Yeniden yoldayız 22 Nisan 2010 Perşembe. Dünya seyahatimin ikinci etabına başlamak üzere Türkiye’den uçakla ayrıldım. Nereye mi? Toronto’ya (Kanada). Bu sefer yalnız değilim; yanımda Buket de var. Toronto’da 3 gece kaldıktan sonra Vancouver’a, Kanada’nın öbür ucuna uçacağız. Bizi Toronto’da bu kadar kalmaya zorlayan sebep, orada yaşayan eski dostlarımızla, Pınar ve Taner’le -ve tabii kızları İmge ile- özlem gidermek.
Pınar-Taner çiftiyle, Toronto´da Bu arada ne mi oldu? Vladivostok’tan arabayı Yeni Kıta’ya gönderip, ben de uçakla evime döndükten sonra yaklaşık 5.5 ay geçti. Kanada’daki Maersk’ten (arabamı taşıyan nakliye firması) konteynerin Vancouver limanına varacağı güne ilişkin bilgi ulaştıktan sonra, arabamı teslim almak üzere Vancouver’a gittim.

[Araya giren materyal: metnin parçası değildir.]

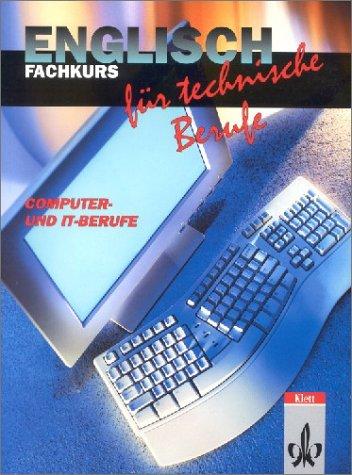 Englisch für technische Berufe, Fachkurs Computer und IT-Berufe, Schülerbuch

Maersk’ten daha once aldığım korku filmi etkisi yaratacak bilgilerin tamamının aksine, son derece sorunsuz bir operasyonla gümrük işlemlerini tamamladım. Liman bölgesine görevlilerden başkasının giremiyor olması nedeniyle “kamyoncu” (trucker) firma aracılığı ile konteynerinizi getirtip, onlara ait depoda aracınızı teslim alıyorsunuz. Teslim alıyorsunuz da, benim gibi aracınızın 3. şahıs mali mesuliyet sigortasını önceden yaptırmamış olursanız, arabanızı kullanmanıza müsaade etmiyorlar. E, ne yapacağız? Kamyoncu şirketinin ofisinden birkaç sigorta şirketini telefonla aradım. Hayatlarında yabancı plâkalı bir araca sigorta yapmadıklarından, kimse bu işin prosedürünü bilmiyor. Sonunda, bu tür bir sigortayı böyle alelacele yaptıramayacağım ortaya çıktı. Bu durumda, Lando’yu alıp da otele dönmek fikri suya düşmüş ve “B plânı”nı uygulamaya koyma zorunluluğu hâsıl olmuştu; olmayan B plânını… Lando’yu üzerine yükleyip de naklettirebileceğim bir çekici için ofisteki Sophie’den yardım istedim. Bana hemen bir çekici firması buldu.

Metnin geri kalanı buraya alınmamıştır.